I am sure many people have noticed it. I just got this PM today:
Build a CNC machine and manufacture any custom part your heart desires, check this out!
CNC router applications include-
Sign making - wood, plastic, foam, vinyl, and electronic LED signs.
CNC wood projects - pictures, carving, engraving, parts.
Cool projects - science projects, school projects, DIY projects, and club projects.
Multi functional - 3D digitizer, dispensing, gluing, automated testing, and additive prototyping.
PCB milling, PCB engraving or PCB routing of circuit boards. PCB drilling and PCB testing.
CNC robot and robotics projects.
Arts and crafts, cut vinyl, paper, wood, plastic, 3D carving and engraving.
Invent - build prototypes for inventing and experimenting.
I seems to me that there needs to be a more rigorous system to ensure that new users aren’t spammers/spam bots. The amount of spam posts/threads is much higher on CD than any other forum I frequent.
I personally don’t think restricting PMs to when you’ve made x posts is particularly helpful. I’ve gotten PMs from people with zero posts who had nothing to say on the forums but wanted to know something about my team or robot.
I think the restriction would simply force the spammers to make (for example) posts of spam before the PM spam. However, a minimum post threshold can determine the variables for the folloing algorithm, much like fraud detection sensitivity increases for a credit profile when a credit card # is stolen:
For low post-count users, perhaps delay all PM’s by [N] seconds to see if multiple PMs from the same user are being sent out. For each new PM sent before the delay expires, increase the delay of all PM’s by that user by [N] more seconds. Once a quantity [X] of PM’s are sent out by a single user before the delay [N] expires, delay them indefinitely until a mod can visually review them. For PM’s sent to multiple users from a ‘new’ account, put a threshold [Y] of review: e.g. if sent to more than 5 users, it will be delayed until reviewed (4 users would still be delayed via the algorithm described above). Put a disclaimer in the PM process that PM’s may be delayed and reviewed if sent en mass.
As a user increases post count, decrease the sensitivity (lower the delays, increase the user threshold) of the variables X, Y and N. In that way, current known accounts (e.g. EricH) are allowed to send multiple [assumed legititmate] PM’s without scrutiny while also allowing new legitimate users to do the same once a certain amount of ‘trust’ is built.
Perhaps it could be a vB feature in the future?

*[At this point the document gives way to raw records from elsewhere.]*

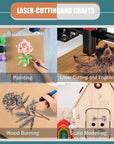 12 Pack MDF Wood Board for Crafts 12X12X1/8 Inch-3 Mm Thick Medium Density Fiberboard Unfinished Wood Art Boards Blank Wooden Blocks Chipboard Panels for DIY Crafts, Painting, Engraving,Home Decor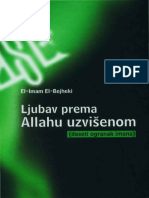 Ljubav Prema Allahu Uzvisenom - Deseti Ogranak Imana PDF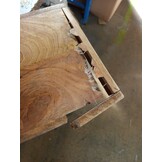 vidaXL Boekenkast 4-laags met 6 lades 122x36x181 cm massief mangohout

The other metric that could be used is reputation; typically those with 50+ posts have received some sort of reputation, either positive, neutral, or negative (though the actual magnitude of rep shouldn’t play into the variables since the concept is just a user authentication algorithm).
Perhaps there just needs to be a ‘report’ button for PM’s like there is with posts. I don’t see why they couldn’t be dropped into the same queue from response by moderators.

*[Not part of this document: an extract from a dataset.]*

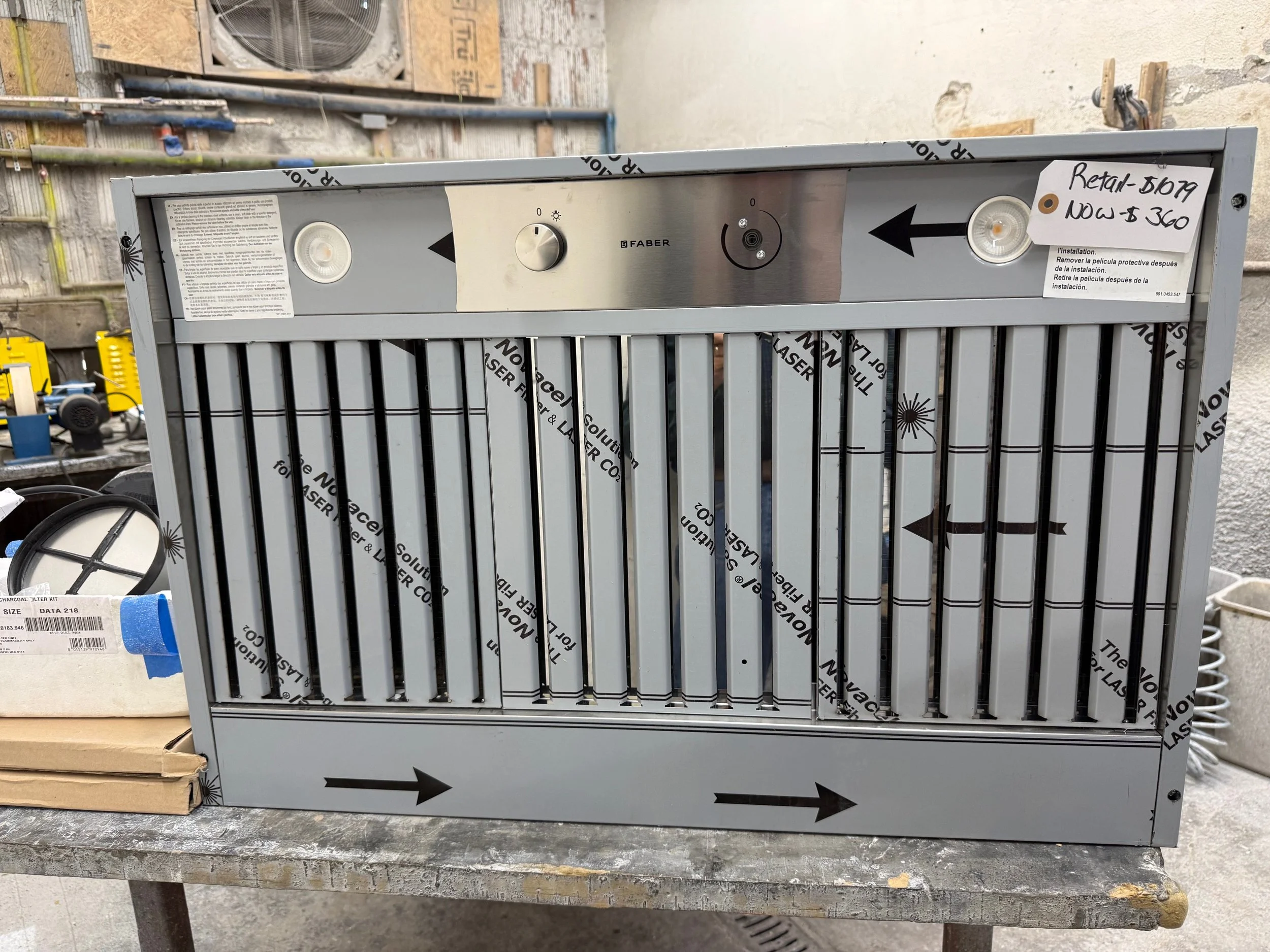 Faber Hood Insert - SOLD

With a twist–if a user gets reported enough times by enough different people, their PM sending privileges automagically get shut down long enough for a moderator to review the reports and either allow the PMs or block the user’s PM/site access. I don’t know how hard that would be to implement, though.
I’m thinking that if the message is offensive enough that I am going to report them to the board mods, then once is enough. A PM is a bit more personal than a post. As for false flags (not spam), probably one or both users need to be brought up to date on what is acceptable on this board.
Ontopic, I feel like having a report function for PMs would be an excellent idea, but feel like kramarczyk is overreacting. If they’re a spammer, then most likely they’re sending messages out in bulk, so multiple people can still report them. However, if a message is reported that’s not spam, (maybe someone is arguing through PM?) then that one report would block that user from the site.
Using the members advanced search, you can search for members joining after a certain date. You can also sort by join date.
I did that yesterday and found 26 of the 52 people who joined in the last 5 days were obvious spammers. This does not count the people who were banned by other moderators during that time period, so it seems that >50% of new members are spammers.